■ TEXTO DADO

En este momento, cuando baja el riesgo país, suben las reservas y están retornando los depósitos puede sentirse la tentación de redimir el modelo, como lo hacen todos sus partidarios, de Domingo Cavallo a FIEL, pasando por cualquier economista liberal y proestablishment. Sin embargo, lo único cierto hasta ahora es que la convertibilidad sólo pudo mantenerse a flote, y habrá que ver por cuánto tiempo, gracias a un nuevo paquete internacional de sostén, que implica más deuda y no demuestra que la economía haya ganado sustentabilidad.
Una opción, por tanto, es esperar que la inviabilidad del modelo, a pesar de los esfuerzos por rescatarlo, acabe por hundirlo, y que una nueva política económica se construya sobre sus ruinas, o sus cenizas, como sugiere el Plan Fénix. Mucho más difícil es derribarlo antes de que se caiga solo, o acelerar su derrumbe mediante señales que precipiten un golpe de mercado. Hasta ahora no está demostrado que desde el poder político alguien sea capaz de decidir, por ejemplo, la ruptura de la paridad con el dólar, adelantándose a una crisis cambiaria que parece irremediable, salvo que el dólar mismo empiece a depreciarse velozmente.

■ MATERIAL EXTRAÍDO
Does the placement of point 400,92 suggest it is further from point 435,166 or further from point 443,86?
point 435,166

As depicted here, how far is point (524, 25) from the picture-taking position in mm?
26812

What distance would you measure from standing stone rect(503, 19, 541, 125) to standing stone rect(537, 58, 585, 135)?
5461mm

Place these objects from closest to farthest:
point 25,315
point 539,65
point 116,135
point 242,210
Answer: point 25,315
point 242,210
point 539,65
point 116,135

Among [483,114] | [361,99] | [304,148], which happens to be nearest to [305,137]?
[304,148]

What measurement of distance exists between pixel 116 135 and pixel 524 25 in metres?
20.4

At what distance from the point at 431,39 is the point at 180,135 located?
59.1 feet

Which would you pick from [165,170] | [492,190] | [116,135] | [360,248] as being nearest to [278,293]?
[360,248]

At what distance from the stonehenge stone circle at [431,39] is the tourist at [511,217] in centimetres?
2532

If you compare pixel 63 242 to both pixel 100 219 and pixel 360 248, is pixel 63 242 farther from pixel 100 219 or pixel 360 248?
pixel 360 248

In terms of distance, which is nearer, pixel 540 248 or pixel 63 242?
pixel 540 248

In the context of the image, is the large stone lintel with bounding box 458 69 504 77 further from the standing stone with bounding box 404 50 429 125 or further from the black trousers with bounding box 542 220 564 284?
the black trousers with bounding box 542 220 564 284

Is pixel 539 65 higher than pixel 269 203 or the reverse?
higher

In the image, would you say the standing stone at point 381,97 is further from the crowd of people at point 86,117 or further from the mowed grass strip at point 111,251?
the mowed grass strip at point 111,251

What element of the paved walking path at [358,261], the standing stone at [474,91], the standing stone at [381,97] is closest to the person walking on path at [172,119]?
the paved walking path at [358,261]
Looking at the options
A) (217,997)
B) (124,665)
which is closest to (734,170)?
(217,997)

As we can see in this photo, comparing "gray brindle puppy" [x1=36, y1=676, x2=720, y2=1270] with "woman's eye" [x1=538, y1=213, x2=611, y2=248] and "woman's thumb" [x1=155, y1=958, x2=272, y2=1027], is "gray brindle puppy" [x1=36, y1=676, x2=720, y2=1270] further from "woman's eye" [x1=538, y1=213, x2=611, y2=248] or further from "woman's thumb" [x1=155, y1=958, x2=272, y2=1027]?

■ TAREAS POR HACER
(a) Transcribe del texto sobre la convertibilidad el tramo que va de "Una opción, por" hasta "a depreciarse velozmente.".
(b) Prolonga el texto sobre la convertibilidad a partir del punto en que termina.

■ RESULTADOS DEL EJERCICIO
(a)
Una opción, por tanto, es esperar que la inviabilidad del modelo, a pesar de los esfuerzos por rescatarlo, acabe por hundirlo, y que una nueva política económica se construya sobre sus ruinas, o sus cenizas, como sugiere el Plan Fénix. Mucho más difícil es derribarlo antes de que se caiga solo, o acelerar su derrumbe mediante señales que precipiten un golpe de mercado. Hasta ahora no está demostrado que desde el poder político alguien sea capaz de decidir, por ejemplo, la ruptura de la paridad con el dólar, adelantándose a una crisis cambiaria que parece irremediable, salvo que el dólar mismo empiece a depreciarse velozmente.

(b)
La pregunta central que cualquier propuesta debe contestar es cómo se vuelve a crecer. El agotamiento del modelo consiste precisamente en su incapacidad de generar crecimiento. Este implica más inversión, más consumo, más exportaciones, y no hay ninguna manera simple de garantizar de antemano que esos motores apagados vuelvan a encenderse. La política económica sólo crea condiciones y emite señales, pero habrá que ver cómo reaccionan los verdaderos actores de la economía, desde las multinacionales hasta el consumidor. El voluntarismo ayuda poco en esta tarea.
Cualquiera puede escribir en su programa que desdolarizará y desindexará las tarifas públicas, pero lo real es que si llega a ser gobierno deberá sentarse a negociar con los grupos transnacionales que controlan los servicios en el país. Nadie heredará una hoja en blanco, sino una configuración del poder económico que se instaló durante años y que no va a echarse a temblar ante un discurso de barricada.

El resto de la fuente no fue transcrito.